▶ _Task requirements_: The lines from the one with "A slab of Bianco" through the last line below are to be copied exactly; no other lines are to be returned.

===== Record set =====

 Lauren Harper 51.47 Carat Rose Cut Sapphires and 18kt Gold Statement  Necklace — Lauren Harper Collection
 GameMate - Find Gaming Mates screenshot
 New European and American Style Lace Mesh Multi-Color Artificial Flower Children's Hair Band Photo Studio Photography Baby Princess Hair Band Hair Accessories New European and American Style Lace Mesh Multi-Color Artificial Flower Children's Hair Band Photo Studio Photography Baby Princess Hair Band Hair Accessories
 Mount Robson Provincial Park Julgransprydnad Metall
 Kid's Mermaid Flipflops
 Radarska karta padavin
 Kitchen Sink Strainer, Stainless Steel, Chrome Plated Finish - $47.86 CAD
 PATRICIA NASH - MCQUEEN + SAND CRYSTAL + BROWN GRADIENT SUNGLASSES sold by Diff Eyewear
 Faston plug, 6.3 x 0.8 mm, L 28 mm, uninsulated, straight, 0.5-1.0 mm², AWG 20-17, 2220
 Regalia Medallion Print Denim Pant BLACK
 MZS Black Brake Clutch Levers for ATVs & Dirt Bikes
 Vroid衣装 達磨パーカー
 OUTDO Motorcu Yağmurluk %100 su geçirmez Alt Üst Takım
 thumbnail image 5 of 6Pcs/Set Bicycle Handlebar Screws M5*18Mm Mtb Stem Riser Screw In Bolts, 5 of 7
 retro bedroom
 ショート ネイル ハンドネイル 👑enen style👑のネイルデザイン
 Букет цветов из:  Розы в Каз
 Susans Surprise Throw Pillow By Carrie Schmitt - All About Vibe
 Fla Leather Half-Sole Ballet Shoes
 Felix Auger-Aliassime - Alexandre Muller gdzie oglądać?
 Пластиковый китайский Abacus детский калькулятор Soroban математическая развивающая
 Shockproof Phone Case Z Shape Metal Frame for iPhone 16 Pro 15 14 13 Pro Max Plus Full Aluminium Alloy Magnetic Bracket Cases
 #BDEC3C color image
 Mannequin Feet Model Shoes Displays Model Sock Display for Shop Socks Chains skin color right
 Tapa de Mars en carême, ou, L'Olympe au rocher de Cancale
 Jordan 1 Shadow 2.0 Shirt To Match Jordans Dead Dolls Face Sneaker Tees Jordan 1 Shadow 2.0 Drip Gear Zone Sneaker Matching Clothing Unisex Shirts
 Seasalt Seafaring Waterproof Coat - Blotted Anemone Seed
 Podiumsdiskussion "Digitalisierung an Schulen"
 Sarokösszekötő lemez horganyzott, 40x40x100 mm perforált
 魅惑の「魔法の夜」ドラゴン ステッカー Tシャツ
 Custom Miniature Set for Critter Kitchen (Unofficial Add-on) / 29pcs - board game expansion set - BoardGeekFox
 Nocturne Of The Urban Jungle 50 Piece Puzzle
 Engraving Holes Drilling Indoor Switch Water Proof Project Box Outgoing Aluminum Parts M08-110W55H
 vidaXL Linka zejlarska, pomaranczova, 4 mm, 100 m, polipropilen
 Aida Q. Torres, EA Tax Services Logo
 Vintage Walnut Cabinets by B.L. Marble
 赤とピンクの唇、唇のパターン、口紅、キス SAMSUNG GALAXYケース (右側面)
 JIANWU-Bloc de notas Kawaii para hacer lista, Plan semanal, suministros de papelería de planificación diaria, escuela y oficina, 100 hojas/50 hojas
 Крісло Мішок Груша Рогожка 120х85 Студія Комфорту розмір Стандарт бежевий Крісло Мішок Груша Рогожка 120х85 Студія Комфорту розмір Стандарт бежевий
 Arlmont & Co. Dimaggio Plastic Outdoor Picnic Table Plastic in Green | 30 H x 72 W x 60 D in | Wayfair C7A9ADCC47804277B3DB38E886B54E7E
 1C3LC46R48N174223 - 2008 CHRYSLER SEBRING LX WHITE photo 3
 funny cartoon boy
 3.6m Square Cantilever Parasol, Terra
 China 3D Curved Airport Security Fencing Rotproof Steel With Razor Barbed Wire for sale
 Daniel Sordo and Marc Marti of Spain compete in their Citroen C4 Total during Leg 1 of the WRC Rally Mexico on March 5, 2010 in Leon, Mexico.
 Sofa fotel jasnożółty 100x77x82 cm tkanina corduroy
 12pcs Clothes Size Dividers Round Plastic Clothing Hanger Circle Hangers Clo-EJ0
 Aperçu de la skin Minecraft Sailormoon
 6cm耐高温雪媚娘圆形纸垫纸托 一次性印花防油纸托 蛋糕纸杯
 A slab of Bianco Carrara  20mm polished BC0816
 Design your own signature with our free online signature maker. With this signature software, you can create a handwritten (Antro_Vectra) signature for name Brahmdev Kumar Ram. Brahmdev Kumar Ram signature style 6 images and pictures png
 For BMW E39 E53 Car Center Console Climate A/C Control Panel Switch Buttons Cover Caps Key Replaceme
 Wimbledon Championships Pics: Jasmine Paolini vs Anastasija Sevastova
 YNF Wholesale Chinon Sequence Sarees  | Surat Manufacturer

=====

▶ _Solution for this problem_:
 A slab of Bianco Carrara  20mm polished BC0816
 Design your own signature with our free online signature maker. With this signature software, you can create a handwritten (Antro_Vectra) signature for name Brahmdev Kumar Ram. Brahmdev Kumar Ram signature style 6 images and pictures png
 For BMW E39 E53 Car Center Console Climate A/C Control Panel Switch Buttons Cover Caps Key Replaceme
 Wimbledon Championships Pics: Jasmine Paolini vs Anastasija Sevastova
 YNF Wholesale Chinon Sequence Sarees  | Surat Manufacturer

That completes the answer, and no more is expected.